Joyland is in many ways a typical Stephen King novel – young man coming of age by facing some supernatural adversity. However, with Joyland, he was able to keep it fresh by focusing on the relationships instead of the mystery and ultimate showdown for more than 60% of the story.
Our narrator, Devin Jones, is in his 60s and tells us the story of the summer he went to North Carolina and worked at Joyland – a small amusement park. His is a story of heartache, friendship and spooky ghosts.

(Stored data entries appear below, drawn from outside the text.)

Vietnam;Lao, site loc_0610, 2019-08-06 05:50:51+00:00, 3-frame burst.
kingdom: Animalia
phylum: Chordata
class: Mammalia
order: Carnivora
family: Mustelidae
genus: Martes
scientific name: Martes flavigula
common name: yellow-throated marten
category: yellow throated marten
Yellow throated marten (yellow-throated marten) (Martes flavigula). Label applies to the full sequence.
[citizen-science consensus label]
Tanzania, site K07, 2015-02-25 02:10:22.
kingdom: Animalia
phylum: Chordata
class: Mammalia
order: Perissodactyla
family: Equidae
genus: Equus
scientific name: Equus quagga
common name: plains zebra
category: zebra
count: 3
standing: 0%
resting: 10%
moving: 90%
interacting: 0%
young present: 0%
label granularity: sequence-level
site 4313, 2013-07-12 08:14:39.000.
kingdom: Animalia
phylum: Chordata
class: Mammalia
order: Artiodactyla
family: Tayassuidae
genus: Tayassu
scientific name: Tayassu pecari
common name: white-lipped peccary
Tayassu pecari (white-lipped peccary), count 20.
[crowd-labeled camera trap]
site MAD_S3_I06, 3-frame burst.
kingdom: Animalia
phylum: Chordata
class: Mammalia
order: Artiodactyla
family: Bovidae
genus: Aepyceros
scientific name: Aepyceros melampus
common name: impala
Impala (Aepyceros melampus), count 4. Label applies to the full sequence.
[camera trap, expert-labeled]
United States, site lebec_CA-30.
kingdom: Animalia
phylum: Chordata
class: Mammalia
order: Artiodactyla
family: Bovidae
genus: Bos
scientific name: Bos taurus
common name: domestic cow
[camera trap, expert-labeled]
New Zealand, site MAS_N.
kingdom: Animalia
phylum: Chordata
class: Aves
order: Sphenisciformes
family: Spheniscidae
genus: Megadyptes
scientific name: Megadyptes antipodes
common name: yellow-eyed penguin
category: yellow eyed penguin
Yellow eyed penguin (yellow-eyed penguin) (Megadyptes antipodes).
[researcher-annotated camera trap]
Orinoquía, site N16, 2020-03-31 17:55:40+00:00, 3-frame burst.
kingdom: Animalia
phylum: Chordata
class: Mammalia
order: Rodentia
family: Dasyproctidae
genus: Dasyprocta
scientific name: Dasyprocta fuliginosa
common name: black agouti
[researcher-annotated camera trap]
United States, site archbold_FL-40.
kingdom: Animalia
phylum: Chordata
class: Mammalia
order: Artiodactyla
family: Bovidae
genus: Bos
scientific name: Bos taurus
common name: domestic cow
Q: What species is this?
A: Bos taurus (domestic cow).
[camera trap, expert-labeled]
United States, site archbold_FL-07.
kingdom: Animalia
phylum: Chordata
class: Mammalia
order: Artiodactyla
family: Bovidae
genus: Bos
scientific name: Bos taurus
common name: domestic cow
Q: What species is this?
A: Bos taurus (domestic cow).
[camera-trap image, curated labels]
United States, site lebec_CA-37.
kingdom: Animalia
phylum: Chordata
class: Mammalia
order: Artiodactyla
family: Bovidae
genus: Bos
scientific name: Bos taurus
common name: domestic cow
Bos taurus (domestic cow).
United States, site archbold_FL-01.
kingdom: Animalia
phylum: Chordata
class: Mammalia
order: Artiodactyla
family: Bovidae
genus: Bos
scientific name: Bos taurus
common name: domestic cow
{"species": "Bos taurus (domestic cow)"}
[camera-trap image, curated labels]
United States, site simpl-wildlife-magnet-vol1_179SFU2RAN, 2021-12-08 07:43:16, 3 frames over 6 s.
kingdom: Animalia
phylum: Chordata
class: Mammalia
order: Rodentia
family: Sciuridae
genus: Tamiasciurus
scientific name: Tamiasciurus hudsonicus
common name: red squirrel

Overall it is an excellent book. I especially loved the friendship between Devin, Tom and Erin (two other summer workers). And, Annie and Mike – King really knows how to break your heart while making you feel warm and fuzzy at the same time. Mike is a special little boy and I wish I knew him. Each character is so well written that you feel that you are right there with them. I wanted to ride the Carolina Spin with Mike and experience his excitement first hand.
King’s writing rarely causes any issues for me as a reader. We usually click. But, there were a few very minor things that bothered me in Joyland. First, the word “ideations” is used multiple times. Maybe I am being picky but when it seems that a writer has a new word that they are trying to use it keeps the prose from flowing for me. Also, it’s pretty clear through most of the book that the park is in North Carolina. When Devin asks one of his trainers about licensing he says, “In South Carolina, a valid DLs all you need.” Contrary to popular belief the Carolinas are not interchangeable.
Aside from my pickiness, I did really enjoy this one and would recommend it highly. 4/5 stars.